Old-age insurance: no other fees are charged for supplementary payment, and the age for supplementary payment of old-age insurance is limited:
You don't have to pay, but it is recommended to pay, because the amount of pension is related to the payment period and payment base. The higher the payment base, the longer the payment period and the more pensions you receive.
When medical insurance retires, it must accumulate a certain payment period (including deemed payment period). Only when men reach the minimum payment period of 30 years and women reach 25 years can they enjoy free medical insurance benefits for life after retirement. When retiring, the accumulated payment period is lower than the specified requirements, and the payment period of the poor medical insurance can be paid according to the current rate standard.
The payment of medical insurance for employees may not be paid, except for retirement payment, interruption of work transfer for several months, and interruption of personal payment for no more than three years, and the medical insurance for urban employees may only be re-insured. Supplementary medical insurance does not need to pay late fees.
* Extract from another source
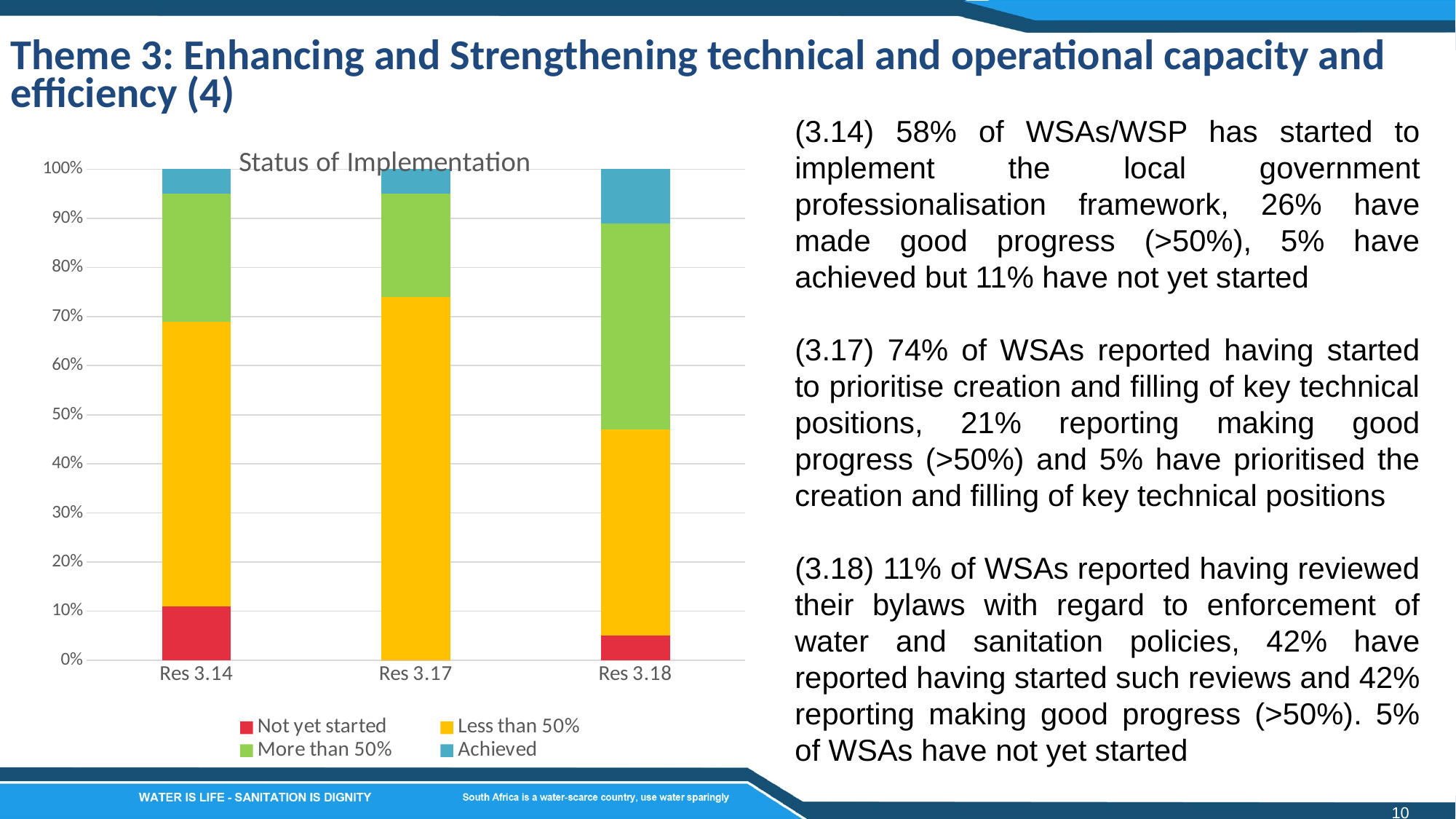
Is the 'Less than 50%' segment larger for Res 3.17 or Res 3.18? Res 3.17 Which category has the largest 'Achieved' segment? Res 3.18 Is the 'Less than 50%' value for Res 3.17 greater or less than 70%? greater Is the 'Not yet started' value for Res 3.14 greater or less than 20%? less Which category has no 'Not yet started' segment at all? Res 3.17 How many series does the chart's legend list? 4 Which category has the largest 'More than 50%' segment? Res 3.18 What kind of chart is shown on the slide? Stacked bar chart What is the title of the chart? Status of Implementation How many categories are shown on the x axis of the chart? 3 Which category has the largest 'Less than 50%' segment? Res 3.17 Is the 'Not yet started' segment larger for Res 3.14 or Res 3.18? Res 3.14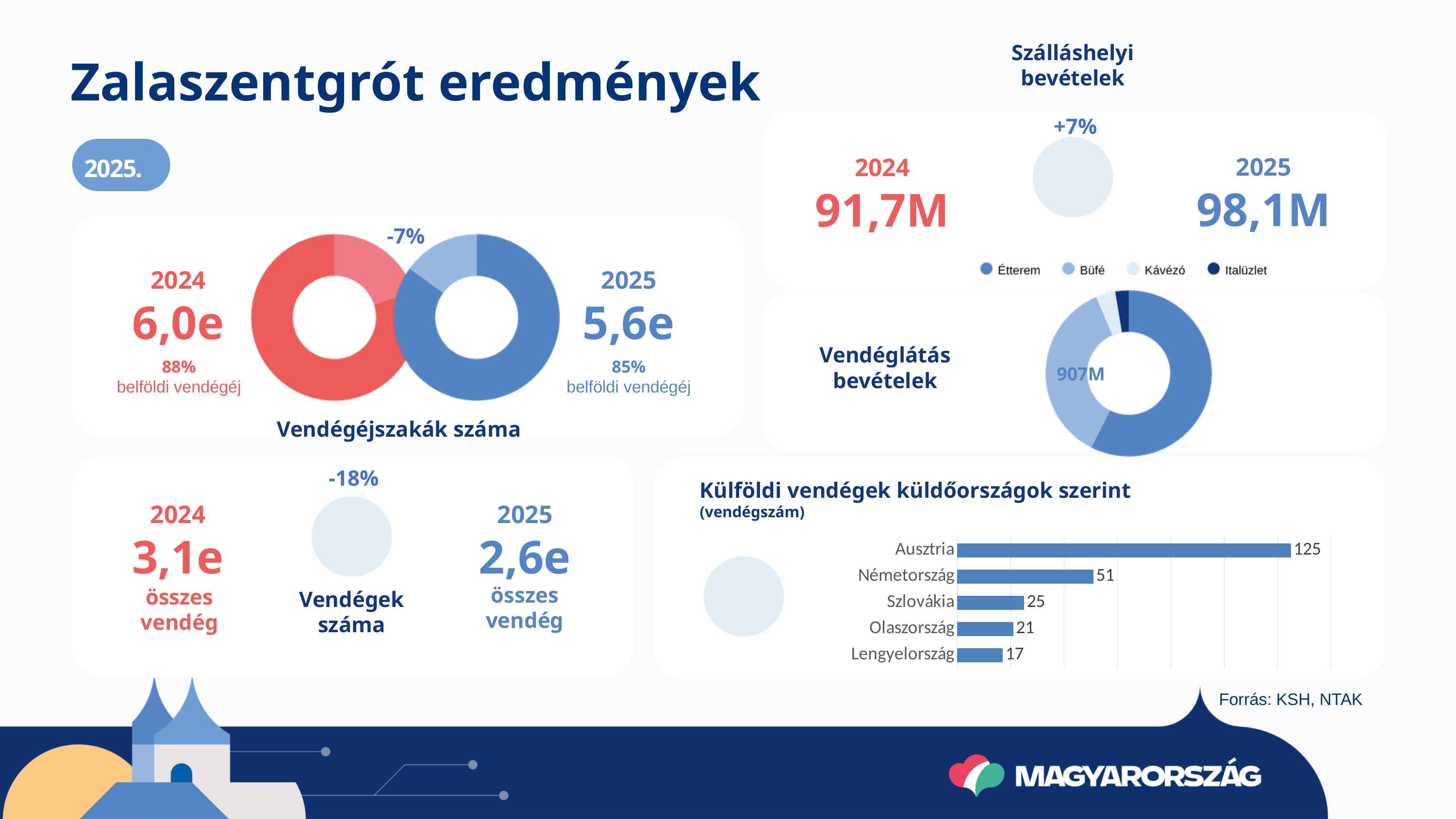
In the 'Vendégéjszakák száma' donut charts, what share of guest nights was domestic (belföldi vendégéj) in 2025? 85% In the 'Külföldi vendégek küldőországok szerint' chart, what is the value for Lengyelország? 17 In the 'Külföldi vendégek küldőországok szerint' chart, which country has the highest value? Ausztria How many countries are shown in the 'Külföldi vendégek küldőországok szerint' chart? 5 In the 'Külföldi vendégek küldőországok szerint' chart, what is the difference between the values for Ausztria and Németország? 74 In the 'Külföldi vendégek küldőországok szerint' chart, which is larger, the value for Szlovákia or Olaszország? Szlovákia In the 'Külföldi vendégek küldőországok szerint' chart, which country has the lowest value? Lengyelország What total value is printed on the 'Vendéglátás bevételek' donut chart? 907M What kind of chart is 'Külföldi vendégek küldőországok szerint'? Bar chart In the 'Külföldi vendégek küldőországok szerint' chart, what is the value for Ausztria? 125 How many series does the legend of the 'Vendéglátás bevételek' donut chart list? 4 In the 'Külföldi vendégek küldőországok szerint' chart, what is the value for Németország? 51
Accumulated calculation of pension insurance and medical insurance you paid in advance after retirement. Cumulative calculation of social security years. You have paid social security for 20 years now, so you just need to renew it.
The principle of social security is to pay more and get more. The longer the payment time, the higher the payment amount, and the more pensions will be retired in the future.
But the years when social security was interrupted also had some effects:
Among the social insurance we pay, endowment insurance and medical insurance are two major types of insurance. Although social insurance is cumulative, if payment is interrupted, it will have a serious impact on individuals. Once the old-age insurance is interrupted, it will seriously affect the future pension collection. The longer the interruption, the greater the pension loss.
1. If the length of service is not calculated during the interruption period, the salary for the length of service in the future will be gone;
2. If the personal account funds are not entered during the interruption period, the personal account funds will be reduced in the future, and there will be some losses when calculating the pension;
3. When reaching the legal retirement age, the time of life interruption is accumulated, and the accumulated interruption 12 months is pushed forward to calculate the pension for one year.